Patrimoine classé

La grande halle (cad. BS 2) : classement par arrêté du 11 décembre 1987 - Les bâtiments attenants (cad. BS 2) : inscription par arrêté du 11 décembre 1987

Origine et histoire

La Verrerie de Trinquetaille, construite entre 1782 et 1785, est une fabrique de produits verriers située dans le quartier de Trinquetaille à Arles (Bouches-du-Rhône). Elle constitue un des rares sites préindustriels encore lisibles de la région, d'autant plus remarquable que l'industrie verrière a été peu développée à Arles. La fabrique a notamment produit des bonbonnes de type « dame-jeanne ». La Révolution française a entraîné son déclin et l'entreprise n'a fonctionné qu'environ vingt ans.

Avant cette installation, une manufacture de verre blanc s'était établie dans le quartier de la Cavalerie durant la première moitié du XVIIIe siècle ; transférée à Trinquetaille, elle a été active pendant six ans puis a dû fermer en raison du coût élevé du combustible, le bois étant rare dans la région. En 1782, un maître verrier normand s'associe à deux Arlésiens — un commerçant et un avocat — pour s'installer sur le site, utilisant des bâtiments existants et en construisant de nouveaux. Il choisit l'emplacement pour l'accès aux ressources locales : le sable du Rhône et la soude de Camargue. Le bail avec le propriétaire des lieux, M. Datty, avait été signé le 3 février 1781 ; le conseil communal d'Arles a autorisé l'installation le 10 mars 1782, et la société « Grigniard et Cie » est rapidement constituée pour gérer la verrerie avec un bail de neuf ans. Malgré ce contrat, M. Datty tenta en 1785 de faire annuler le bail puis finit par vendre le terrain et les bâtiments à la société pour 11 000 livres après plusieurs procédures.

En 1791, les trois associés n'ayant pas remboursé leurs dettes, la fabrique passe aux mains de quatre bourgeois arlésiens, puis devient la propriété d'un seul, Joseph Yvaren. Deux des associés, Grignard et Boulouvard, furent arrêtés pour leur attachement à la cause royale et exécutés sur la Canebière. L'activité de la verrerie s'arrête définitivement en 1799, fragilisée par une conjoncture défavorable — blocus continental, surimposition et crise révolutionnaire — et par le coût du transport du charbon qui nuit à sa compétitivité. Le charbon, importé de Rives de Giers (Loire), servait de combustible ; 1 440 tonnes ont été utilisées en 1785.

[DONNÉES RECUEILLIES]

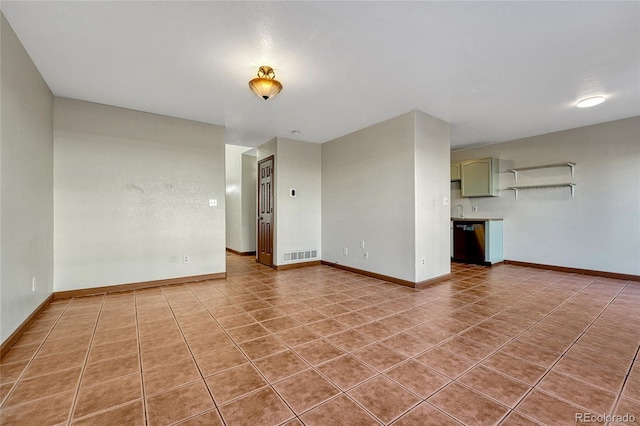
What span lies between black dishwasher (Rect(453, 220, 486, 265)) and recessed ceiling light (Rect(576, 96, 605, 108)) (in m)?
2.46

[OBJECTIF DE L'EXERCICE] Poursuivez le texte sur la verrerie de Trinquetaille à la suite de sa dernière phrase.

[RÉPONSE]
Après la destruction de l'église paroissiale Saint-Pierre de Trinquetaille pendant la Seconde Guerre mondiale, la grande halle aurait servi d'église. La ville a racheté le site en 1979 alors qu'il était occupé par des squats ; la municipalité envisageait de démolir les bâtiments sauf la grande halle pour construire des logements. Des vestiges archéologiques témoignant d'un habitat antique luxueux ont été découverts en 1982, et la grande halle a été classée au titre des monuments historiques le 11 décembre 1987 tandis que les autres bâtiments ont été inscrits à la même date. En 1996, le bâtiment correspondant aux logements des ouvriers a accueilli la nouvelle mairie annexe. Un projet de mise en valeur a été envisagé en 2014 et des travaux de consolidation de la toiture ont été réalisés en 2016.

La manufacture fonctionnait jour et nuit, avec environ 25 fontes par mois, pendant six à sept mois par an — la marche estivale étant interdite en Provence — et produisait environ 600 bouteilles par jour. Une quarantaine de personnes étaient logées sur place. Les métiers présents comprenaient des apprentis chargés d'aller chercher le sable et de cueillir le verre, des ouvriers souffleurs et un maître-verrier, des tiseurs de feu, un régisseur, des porteurs de bouteilles, des magasiniers, un fondeur, des tamiseurs, des potiers et autres ouvriers pour la confection des creusets, un maréchal pour la fabrication des outils, un charretier pour le transport et du personnel d'entretien pour la cour à charbon.

La verrerie produisait un verre noir, couleur verre bouteille, à partir de sable et de soude obtenue de la salicorne de Camargue. La production comprenait des bouteilles ordinaires ou « pintes de Paris », des bordelaises et un tiers de produits divers — bouteilles à huile, bouteilles anglaises, chopines, dames-jeannes et carafes. Les contenants étaient ensuite transportés vides par le Rhône ; avant l'ouverture annuelle, on organisait un ramassage des cendres lessivées et du verre cassé des ménages d'Arles et des environs. La fabrication était destinée à l'exportation : en 1793, sur 313 500 pièces, 96 000 furent vendues au magasin, 73 000 parties à Gênes, 55 000 à Nice, 54 000 à Marseille, 34 000 à Sète et 15 000 à Toulouse, et l'on suppose qu'une partie était exportée vers les Amériques, principal débouché des verreries de Provence.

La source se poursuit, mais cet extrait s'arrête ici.